BEGIN TASK MATERIAL

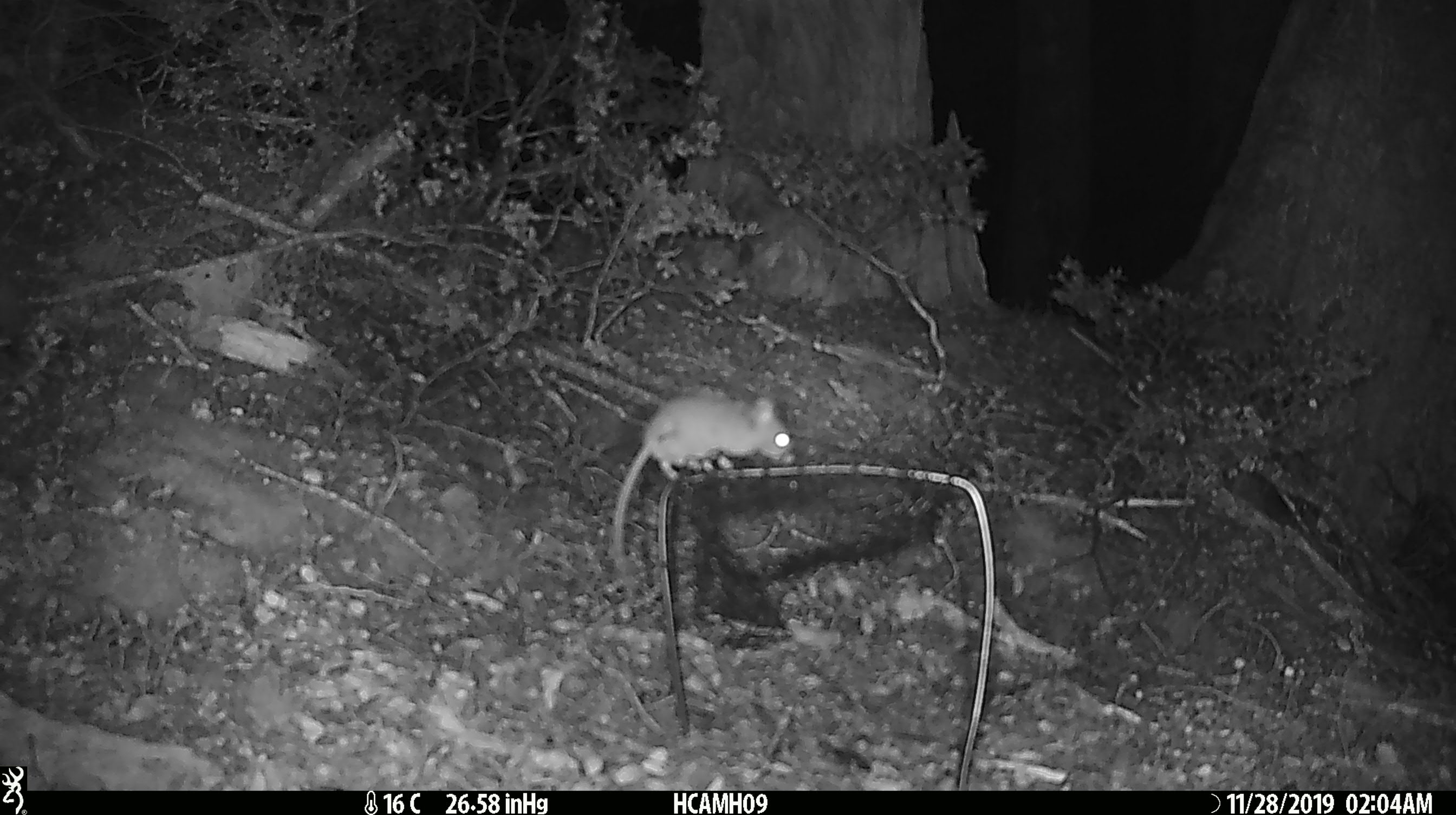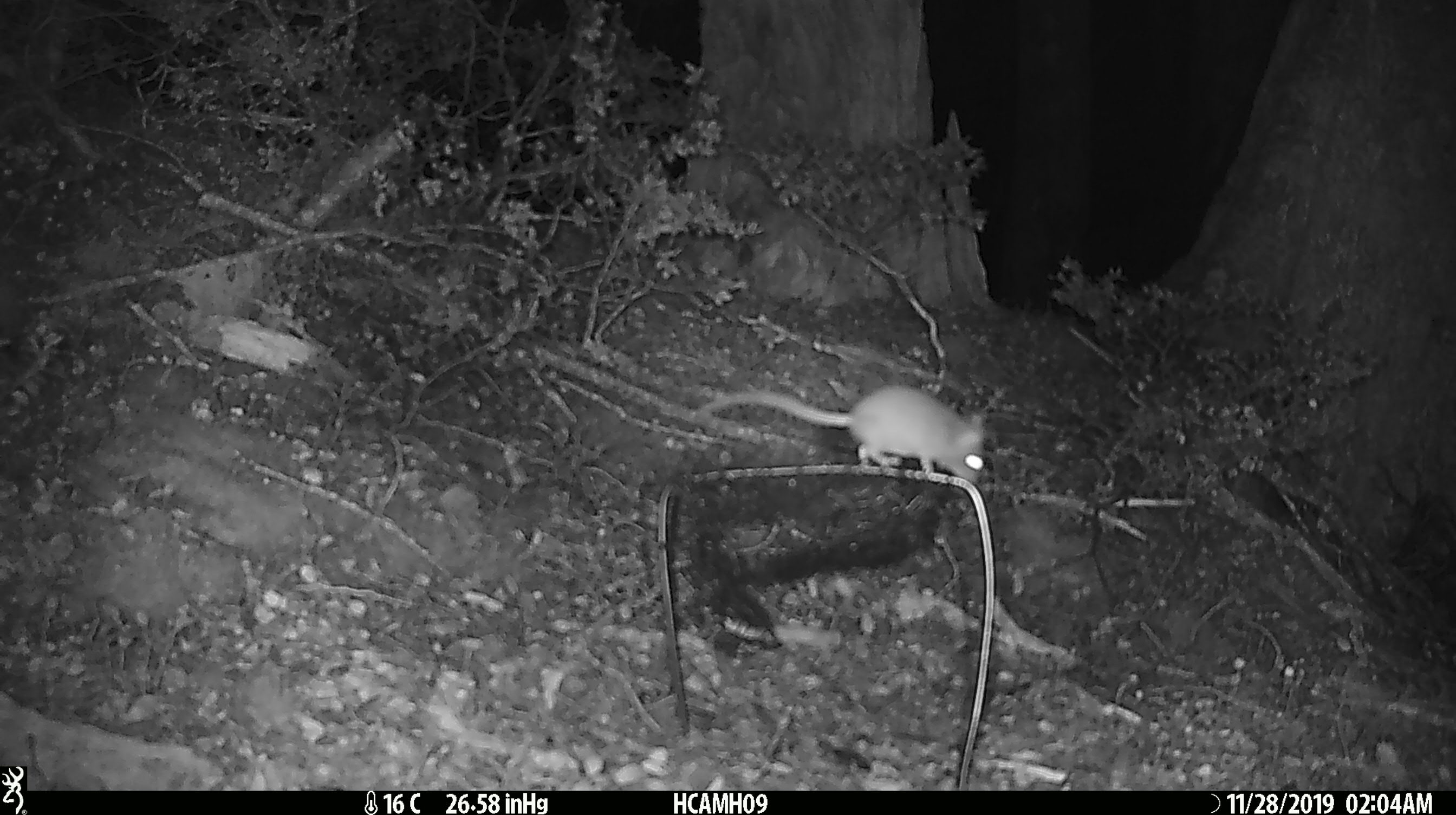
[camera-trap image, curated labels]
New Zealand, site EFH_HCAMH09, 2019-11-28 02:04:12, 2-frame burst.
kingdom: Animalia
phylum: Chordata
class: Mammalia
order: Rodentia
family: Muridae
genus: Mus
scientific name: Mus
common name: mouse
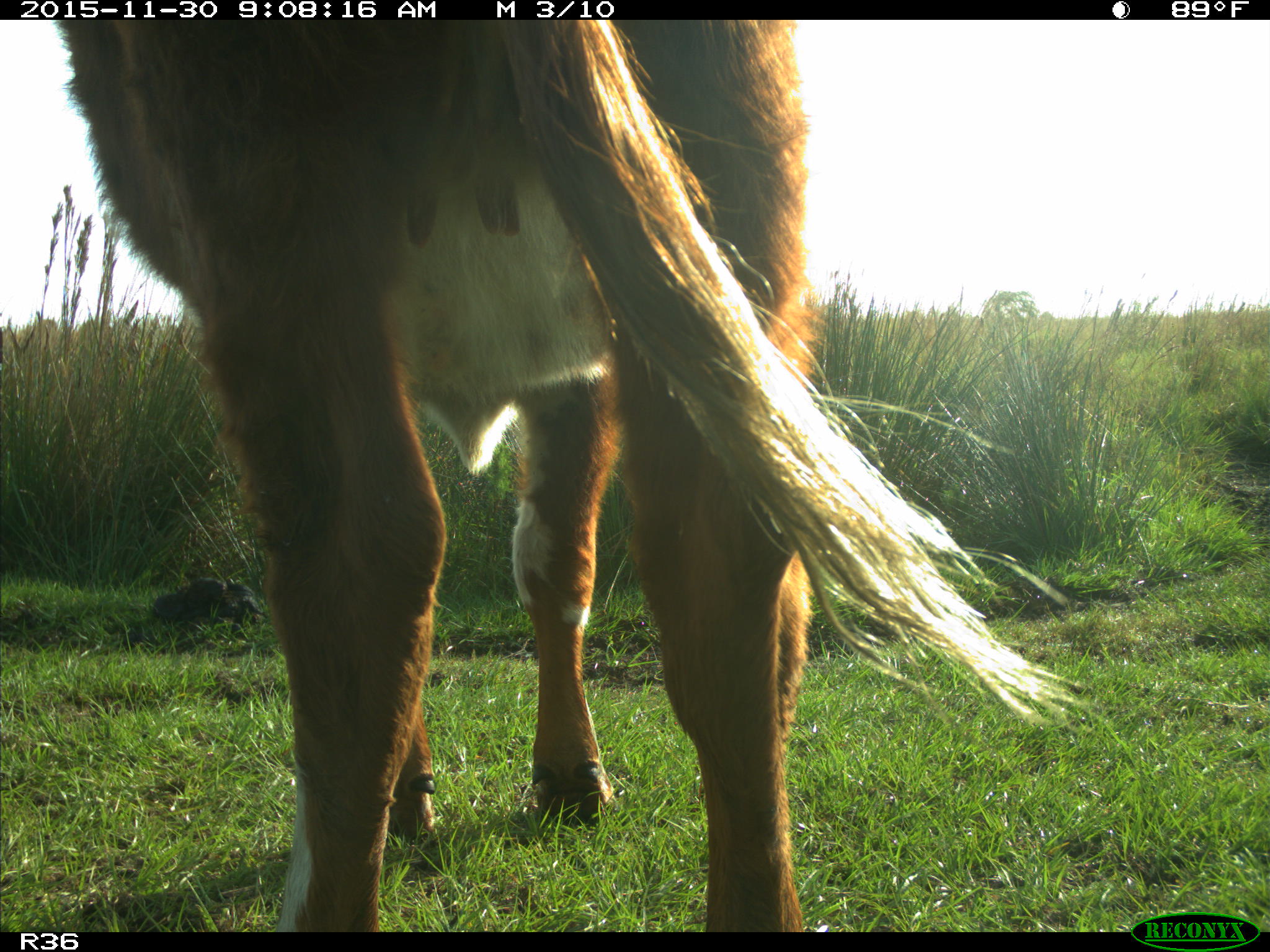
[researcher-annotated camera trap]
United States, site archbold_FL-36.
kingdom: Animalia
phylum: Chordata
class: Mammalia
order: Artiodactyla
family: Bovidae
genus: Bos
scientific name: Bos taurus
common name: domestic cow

END TASK MATERIAL

## EXERCISE BRIEF
Give the data again exactly. Keep the images out.

## EXERCISE SOLUTION
[camera-trap image, curated labels]
New Zealand, site EFH_HCAMH09, 2019-11-28 02:04:12, 2-frame burst.
kingdom: Animalia
phylum: Chordata
class: Mammalia
order: Rodentia
family: Muridae
genus: Mus
scientific name: Mus
common name: mouse
[researcher-annotated camera trap]
United States, site archbold_FL-36.
kingdom: Animalia
phylum: Chordata
class: Mammalia
order: Artiodactyla
family: Bovidae
genus: Bos
scientific name: Bos taurus
common name: domestic cow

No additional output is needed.